Ideal Partition of Resources for Metareasoning
Eric Horvitz and John Breese
E. Horvitz and J. Breese. Technical Report KSL-90-26, Knowledge Systems Laboratory, Stanford University, February 1990.
We can achieve significant gains in the value of computation by
metareasoning about the nature or extent of base-level problem solving
before executing a solution. However, resources that are irrevocably
committed to metareasoning are not available for executing a solution.

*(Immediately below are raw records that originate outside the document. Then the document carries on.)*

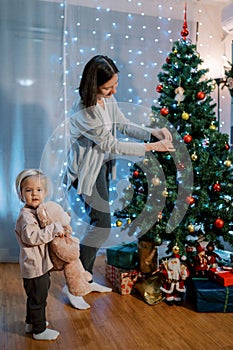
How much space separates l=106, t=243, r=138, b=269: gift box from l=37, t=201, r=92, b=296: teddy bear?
→ 593mm

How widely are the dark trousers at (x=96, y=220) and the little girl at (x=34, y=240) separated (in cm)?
52

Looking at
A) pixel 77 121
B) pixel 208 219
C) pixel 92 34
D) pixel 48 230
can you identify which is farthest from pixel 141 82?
pixel 48 230

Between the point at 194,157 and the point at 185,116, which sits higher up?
the point at 185,116

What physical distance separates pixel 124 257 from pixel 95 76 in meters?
1.10

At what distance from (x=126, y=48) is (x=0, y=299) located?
2106 mm

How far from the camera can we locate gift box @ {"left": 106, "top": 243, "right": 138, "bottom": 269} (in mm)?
2432

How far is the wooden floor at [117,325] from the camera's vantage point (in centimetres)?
176

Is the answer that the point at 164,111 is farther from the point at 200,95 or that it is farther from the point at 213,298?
the point at 213,298

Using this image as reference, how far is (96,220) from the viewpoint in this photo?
2291 mm

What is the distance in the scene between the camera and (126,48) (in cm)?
320

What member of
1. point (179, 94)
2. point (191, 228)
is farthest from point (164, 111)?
point (191, 228)

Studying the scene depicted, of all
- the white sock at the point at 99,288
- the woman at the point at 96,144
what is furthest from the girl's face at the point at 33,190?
the white sock at the point at 99,288

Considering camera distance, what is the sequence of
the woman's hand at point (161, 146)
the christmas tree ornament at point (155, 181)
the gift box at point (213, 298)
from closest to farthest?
1. the gift box at point (213, 298)
2. the woman's hand at point (161, 146)
3. the christmas tree ornament at point (155, 181)

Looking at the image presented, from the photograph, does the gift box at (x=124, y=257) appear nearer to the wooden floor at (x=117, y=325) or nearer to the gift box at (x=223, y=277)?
the wooden floor at (x=117, y=325)
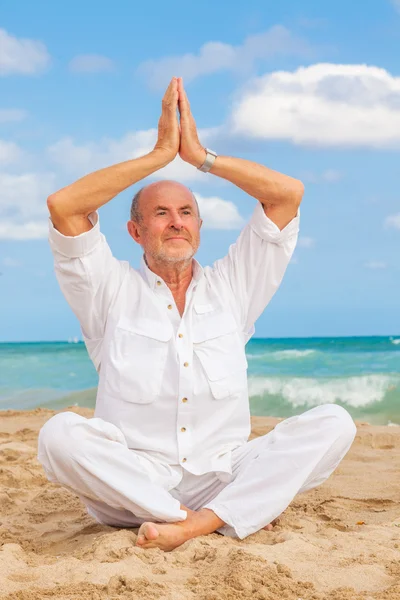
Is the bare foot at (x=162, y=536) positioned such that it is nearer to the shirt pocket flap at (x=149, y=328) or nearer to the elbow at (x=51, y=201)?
the shirt pocket flap at (x=149, y=328)

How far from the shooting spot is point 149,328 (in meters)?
3.32

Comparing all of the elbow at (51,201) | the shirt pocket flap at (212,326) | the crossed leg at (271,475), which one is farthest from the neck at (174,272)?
the crossed leg at (271,475)

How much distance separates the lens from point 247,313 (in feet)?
11.9

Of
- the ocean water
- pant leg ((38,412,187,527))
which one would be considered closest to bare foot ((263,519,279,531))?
pant leg ((38,412,187,527))

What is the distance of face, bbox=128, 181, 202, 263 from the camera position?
3410mm

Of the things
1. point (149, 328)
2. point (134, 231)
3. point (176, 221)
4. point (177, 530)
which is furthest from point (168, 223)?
point (177, 530)

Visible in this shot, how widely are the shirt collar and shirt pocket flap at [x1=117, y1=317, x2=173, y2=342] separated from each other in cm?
21

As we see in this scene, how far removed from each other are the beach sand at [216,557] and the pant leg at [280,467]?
10 centimetres

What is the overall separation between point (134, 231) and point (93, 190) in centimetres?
45

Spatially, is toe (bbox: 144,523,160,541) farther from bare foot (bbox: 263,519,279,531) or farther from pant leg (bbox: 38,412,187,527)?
bare foot (bbox: 263,519,279,531)

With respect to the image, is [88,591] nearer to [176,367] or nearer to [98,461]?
[98,461]

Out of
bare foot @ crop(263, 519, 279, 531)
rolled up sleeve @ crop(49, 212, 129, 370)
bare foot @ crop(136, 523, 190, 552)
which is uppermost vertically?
rolled up sleeve @ crop(49, 212, 129, 370)

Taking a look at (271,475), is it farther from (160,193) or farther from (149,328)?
(160,193)

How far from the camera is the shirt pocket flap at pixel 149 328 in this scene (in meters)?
3.30
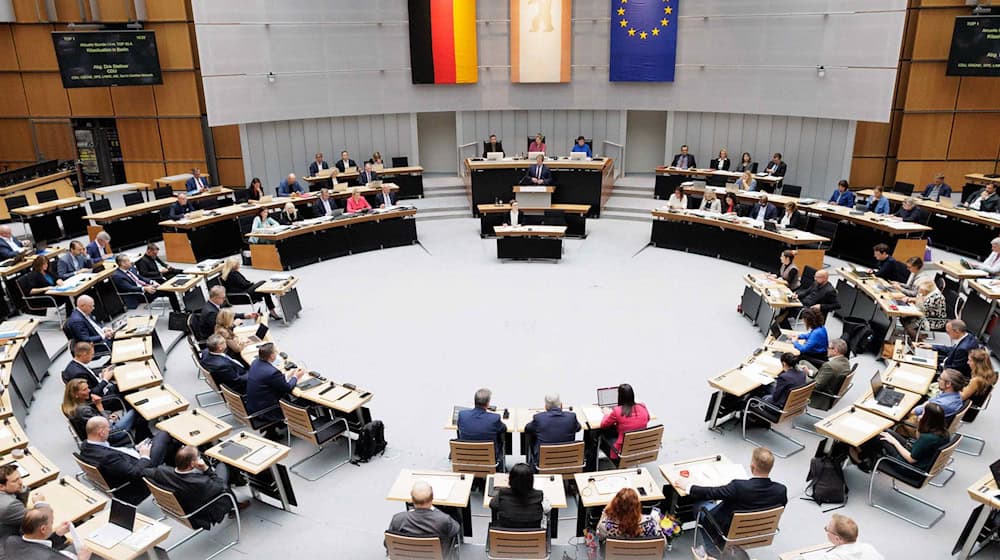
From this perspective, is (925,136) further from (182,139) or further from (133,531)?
(182,139)

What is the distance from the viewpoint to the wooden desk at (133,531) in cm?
496

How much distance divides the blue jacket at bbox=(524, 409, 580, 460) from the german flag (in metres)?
15.3

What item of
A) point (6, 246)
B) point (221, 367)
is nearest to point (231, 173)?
point (6, 246)

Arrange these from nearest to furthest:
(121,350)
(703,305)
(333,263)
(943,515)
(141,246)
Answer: (943,515)
(121,350)
(703,305)
(333,263)
(141,246)

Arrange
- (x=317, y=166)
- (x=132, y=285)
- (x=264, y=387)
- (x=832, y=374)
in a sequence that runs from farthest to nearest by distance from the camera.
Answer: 1. (x=317, y=166)
2. (x=132, y=285)
3. (x=832, y=374)
4. (x=264, y=387)

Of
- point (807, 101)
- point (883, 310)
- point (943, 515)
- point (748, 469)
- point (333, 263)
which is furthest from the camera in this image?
point (807, 101)

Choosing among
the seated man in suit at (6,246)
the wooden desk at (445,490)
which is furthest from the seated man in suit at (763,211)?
the seated man in suit at (6,246)

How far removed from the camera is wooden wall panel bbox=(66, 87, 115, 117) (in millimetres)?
18391

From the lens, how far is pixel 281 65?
17.9 metres

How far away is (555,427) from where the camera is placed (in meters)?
6.44

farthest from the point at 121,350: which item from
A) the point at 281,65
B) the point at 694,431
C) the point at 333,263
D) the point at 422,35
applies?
the point at 422,35

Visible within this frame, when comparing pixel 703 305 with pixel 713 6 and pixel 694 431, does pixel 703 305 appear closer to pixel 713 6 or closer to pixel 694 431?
pixel 694 431

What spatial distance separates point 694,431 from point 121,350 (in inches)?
286

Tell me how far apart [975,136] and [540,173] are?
11.6 metres
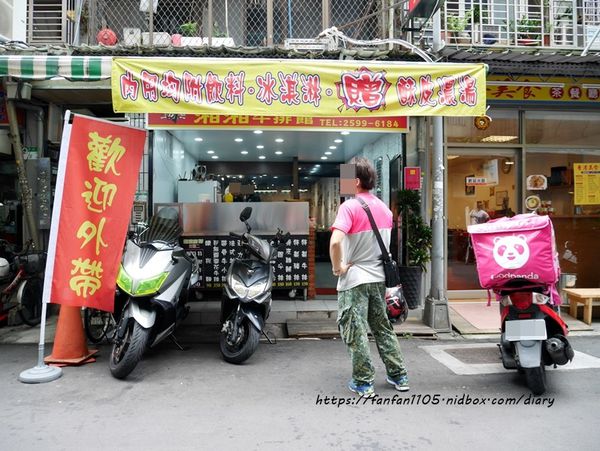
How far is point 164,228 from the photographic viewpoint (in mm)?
5652

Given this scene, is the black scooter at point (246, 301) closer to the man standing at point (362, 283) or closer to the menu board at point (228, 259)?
the man standing at point (362, 283)

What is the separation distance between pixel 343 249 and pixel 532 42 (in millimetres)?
5950

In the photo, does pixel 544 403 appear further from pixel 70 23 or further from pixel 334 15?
pixel 70 23

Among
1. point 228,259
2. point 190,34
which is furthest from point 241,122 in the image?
point 228,259

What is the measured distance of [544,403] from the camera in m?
4.00

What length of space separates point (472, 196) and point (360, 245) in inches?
203

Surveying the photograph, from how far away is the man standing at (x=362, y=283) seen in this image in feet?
13.2

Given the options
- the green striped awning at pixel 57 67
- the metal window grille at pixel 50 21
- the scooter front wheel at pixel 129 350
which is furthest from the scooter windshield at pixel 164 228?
the metal window grille at pixel 50 21

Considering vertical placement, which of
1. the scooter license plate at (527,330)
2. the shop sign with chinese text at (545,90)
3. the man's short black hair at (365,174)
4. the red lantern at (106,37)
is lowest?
the scooter license plate at (527,330)

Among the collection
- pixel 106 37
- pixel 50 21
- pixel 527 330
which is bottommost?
pixel 527 330

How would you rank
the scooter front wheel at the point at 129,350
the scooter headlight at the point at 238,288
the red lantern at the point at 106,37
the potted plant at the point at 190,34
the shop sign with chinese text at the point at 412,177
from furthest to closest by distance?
the potted plant at the point at 190,34
the red lantern at the point at 106,37
the shop sign with chinese text at the point at 412,177
the scooter headlight at the point at 238,288
the scooter front wheel at the point at 129,350

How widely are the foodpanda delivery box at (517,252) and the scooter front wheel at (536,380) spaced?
29.8 inches

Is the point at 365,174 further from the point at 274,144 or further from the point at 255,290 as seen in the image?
the point at 274,144

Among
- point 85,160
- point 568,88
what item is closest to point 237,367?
point 85,160
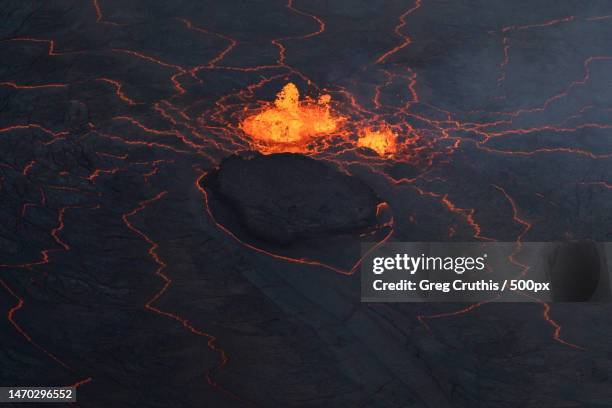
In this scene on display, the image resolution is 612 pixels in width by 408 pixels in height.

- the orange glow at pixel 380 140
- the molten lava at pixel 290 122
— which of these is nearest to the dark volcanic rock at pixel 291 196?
the molten lava at pixel 290 122

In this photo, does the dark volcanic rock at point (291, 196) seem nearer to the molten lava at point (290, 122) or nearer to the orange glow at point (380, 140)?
the molten lava at point (290, 122)

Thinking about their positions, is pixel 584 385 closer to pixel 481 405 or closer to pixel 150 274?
pixel 481 405

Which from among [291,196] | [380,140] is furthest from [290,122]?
[291,196]

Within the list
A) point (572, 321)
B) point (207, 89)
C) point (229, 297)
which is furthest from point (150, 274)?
point (572, 321)

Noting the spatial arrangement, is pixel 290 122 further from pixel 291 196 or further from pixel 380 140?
pixel 291 196

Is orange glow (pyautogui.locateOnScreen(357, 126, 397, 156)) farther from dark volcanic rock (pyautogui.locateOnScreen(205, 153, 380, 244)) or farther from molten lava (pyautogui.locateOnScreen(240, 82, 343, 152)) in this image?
dark volcanic rock (pyautogui.locateOnScreen(205, 153, 380, 244))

Thus, it is important to determine the portion ofresources we wish to
apply to metareasoning and control versus to the execution of a
solution plan. Recent research on rational agency has highlighted the
importance of limiting the consumption of resources by metareasoning
machinery. We shall introduce the metareasoning-partition
problem---the problem of ideally apportioning costly reasoning
resources to planning a solution versus applying resource to
executing a solution to a problem. We exercise prototypical
metareasoning-partition models to probe the relationships between time
allocated to metareasoning and to execution for different problem
classes. Finally, we examine the value of metareasoning in the context
of our functional analyses.
Keywords: Bounded optimal systems, bounded optimality, decision-theoretic control of computation, metareasoning, rationality under bounded resources, decision analysis, decision-theoretic inference.